As we proceed scaling AI techniques, understanding these deeper mathematical rules might show extra useful than mimicking organic mechanisms immediately. The convergent evolution of attention-like processing suggests we’re working with elementary computational constraints, not engineering selections.
Nature spent 500 million years exploring these optimization landscapes by way of evolution. We rediscovered related options by way of gradient descent in a number of years. The query now’s whether or not understanding these mathematical rules can information us towards even higher options that transcend each organic and present synthetic approaches.
Closing notice
The actual check: if somebody reads this and designs a greater consideration mechanism because of this, we’ve created worth.
Thanks for studying — and sharing!
Javier Marin
Utilized AI Advisor | Manufacturing AI Methods + Regulatory Compliance
[email protected]
References
[1] Vaswani, A., et al. (2017). Consideration is all you want. Advances in Neural Data Processing Methods, 30, 5998–6008.
[2] Knudsen, E. I. (2007). Basic elements of consideration. Annual Overview of Neuroscience, 30, 57–78.
[3] Nityananda, V., et al. (2016). Consideration-like processes in bugs. Proceedings of the Royal Society B, 283(1842), 20161986.
[4] Cartron, L., et al. (2013). Visible object recognition in cuttlefish. Animal Cognition, 16(3), 391–401.
[5] Wylie, D. R., & Crowder, N. A. (2014). Avian fashions for 3D scene evaluation. Proceedings of the IEEE, 102(5), 704–717.
[6] Jang, H., et al. (2012). Neuromodulatory state and intercourse specify different behaviors by way of antagonistic synaptic pathways in C. elegans. Neuron, 75(4), 585–592.
[7] Trewavas, A. (2009). Plant behaviour and intelligence. Plant, Cell & Setting, 32(6), 606–616.
[8] Fazekas, P., & Nanay, B. (2021). Consideration is amplification, not choice. British Journal for the Philosophy of Science, 72(1), 299–324.

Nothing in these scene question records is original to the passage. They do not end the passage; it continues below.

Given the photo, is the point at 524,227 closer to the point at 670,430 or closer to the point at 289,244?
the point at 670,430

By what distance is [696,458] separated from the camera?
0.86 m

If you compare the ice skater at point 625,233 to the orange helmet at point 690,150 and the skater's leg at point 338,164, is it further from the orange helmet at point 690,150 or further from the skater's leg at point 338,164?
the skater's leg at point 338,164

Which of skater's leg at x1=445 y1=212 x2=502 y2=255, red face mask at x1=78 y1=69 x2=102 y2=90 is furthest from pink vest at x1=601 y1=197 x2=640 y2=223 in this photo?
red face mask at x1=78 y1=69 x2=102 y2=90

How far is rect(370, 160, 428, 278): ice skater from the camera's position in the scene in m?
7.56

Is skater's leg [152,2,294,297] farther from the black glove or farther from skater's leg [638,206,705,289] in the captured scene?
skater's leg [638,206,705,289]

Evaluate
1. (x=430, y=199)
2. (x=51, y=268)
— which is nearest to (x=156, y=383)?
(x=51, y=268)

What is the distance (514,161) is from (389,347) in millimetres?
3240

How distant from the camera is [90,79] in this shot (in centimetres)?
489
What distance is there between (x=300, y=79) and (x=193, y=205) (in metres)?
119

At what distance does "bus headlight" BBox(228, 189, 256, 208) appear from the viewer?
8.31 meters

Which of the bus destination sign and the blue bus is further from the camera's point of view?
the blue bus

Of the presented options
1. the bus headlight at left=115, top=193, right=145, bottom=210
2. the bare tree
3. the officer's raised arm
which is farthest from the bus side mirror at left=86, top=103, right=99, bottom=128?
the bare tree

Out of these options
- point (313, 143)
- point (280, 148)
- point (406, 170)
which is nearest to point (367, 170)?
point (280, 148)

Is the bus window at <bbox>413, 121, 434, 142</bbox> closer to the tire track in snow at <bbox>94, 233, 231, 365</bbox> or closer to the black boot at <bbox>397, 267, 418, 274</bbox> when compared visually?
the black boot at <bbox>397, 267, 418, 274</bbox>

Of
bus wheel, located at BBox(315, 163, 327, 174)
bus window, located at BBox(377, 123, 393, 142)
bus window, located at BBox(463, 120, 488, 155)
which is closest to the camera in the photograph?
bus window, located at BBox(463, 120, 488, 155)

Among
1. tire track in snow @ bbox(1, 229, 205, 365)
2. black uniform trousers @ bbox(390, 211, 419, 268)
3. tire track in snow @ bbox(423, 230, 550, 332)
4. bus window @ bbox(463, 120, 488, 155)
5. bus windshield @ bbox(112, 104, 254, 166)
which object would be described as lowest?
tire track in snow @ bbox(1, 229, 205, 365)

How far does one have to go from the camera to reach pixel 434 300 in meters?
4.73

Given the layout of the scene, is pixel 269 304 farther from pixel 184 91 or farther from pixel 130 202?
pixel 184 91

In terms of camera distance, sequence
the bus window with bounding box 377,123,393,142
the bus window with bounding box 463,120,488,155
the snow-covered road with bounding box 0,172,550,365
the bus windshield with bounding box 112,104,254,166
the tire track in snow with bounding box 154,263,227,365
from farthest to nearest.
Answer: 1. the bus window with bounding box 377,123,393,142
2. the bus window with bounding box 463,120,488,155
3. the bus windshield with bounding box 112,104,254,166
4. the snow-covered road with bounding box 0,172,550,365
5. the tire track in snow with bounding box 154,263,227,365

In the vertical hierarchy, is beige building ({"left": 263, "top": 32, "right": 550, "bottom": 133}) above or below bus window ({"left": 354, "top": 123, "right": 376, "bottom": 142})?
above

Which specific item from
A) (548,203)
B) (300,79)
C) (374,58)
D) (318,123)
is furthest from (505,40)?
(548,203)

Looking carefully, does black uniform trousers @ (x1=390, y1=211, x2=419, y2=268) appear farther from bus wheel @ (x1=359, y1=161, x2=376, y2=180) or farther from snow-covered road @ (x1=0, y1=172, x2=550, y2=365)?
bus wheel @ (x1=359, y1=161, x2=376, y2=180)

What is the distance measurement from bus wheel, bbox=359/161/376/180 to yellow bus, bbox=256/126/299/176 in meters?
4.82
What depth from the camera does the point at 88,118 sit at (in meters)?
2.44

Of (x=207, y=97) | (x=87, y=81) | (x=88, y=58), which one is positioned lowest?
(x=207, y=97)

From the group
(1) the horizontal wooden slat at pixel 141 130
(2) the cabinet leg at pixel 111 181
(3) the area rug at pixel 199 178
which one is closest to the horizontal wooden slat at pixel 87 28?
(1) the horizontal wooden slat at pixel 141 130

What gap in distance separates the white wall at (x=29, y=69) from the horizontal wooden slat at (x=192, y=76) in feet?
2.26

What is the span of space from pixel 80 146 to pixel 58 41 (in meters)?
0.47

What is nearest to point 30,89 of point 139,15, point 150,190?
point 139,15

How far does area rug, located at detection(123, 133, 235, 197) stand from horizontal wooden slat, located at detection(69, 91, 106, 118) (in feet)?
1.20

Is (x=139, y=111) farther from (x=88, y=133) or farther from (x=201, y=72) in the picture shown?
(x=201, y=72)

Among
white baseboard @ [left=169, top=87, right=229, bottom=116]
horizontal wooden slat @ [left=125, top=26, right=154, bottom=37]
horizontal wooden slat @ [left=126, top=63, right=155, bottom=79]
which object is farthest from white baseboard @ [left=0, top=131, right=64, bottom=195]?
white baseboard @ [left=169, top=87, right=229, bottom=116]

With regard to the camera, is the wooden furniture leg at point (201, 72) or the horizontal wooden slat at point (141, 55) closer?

[9] Baltussen, M. G., et al. (2024). Chemical reservoir computation in a self-organizing response community. Nature, 631(8021), 549–555.
[10] Kriukov, D. V., et al. (2024). Exploring the programmability of autocatalytic chemical response networks. Nature Communications, 15(1), 8649.
[11] Tishby, N., & Zaslavsky, N. (2015). Deep studying and the data bottleneck precept. arXiv preprint arXiv:1503.02406.
[12] Karbowski, J. (2024). Data thermodynamics: From physics to neuroscience. Entropy, 26(9), 779.
[13] Beggs, J. M., & Plenz, D. (2003). Neuronal avalanches in neocortical circuits. Journal of Neuroscience, 23(35), 11167–11177.
[14] Freeman, W. J. (2008). Neurodynamics: An exploration in mesoscopic mind dynamics. Springer-Verlag.
[15] Gao, J., et al. (2016). Common resilience patterns in advanced networks. Nature, 530(7590), 307–312.
[16] Reynolds, J. H., & Heeger, D. J. (2009). The normalization mannequin of consideration. Neuron, 61(2), 168–185.
[17] Shew, W. L., et al. (2009). Neuronal avalanches suggest most dynamic vary in cortical networks at criticality. Journal of Neuroscience, 29(49), 15595–15600.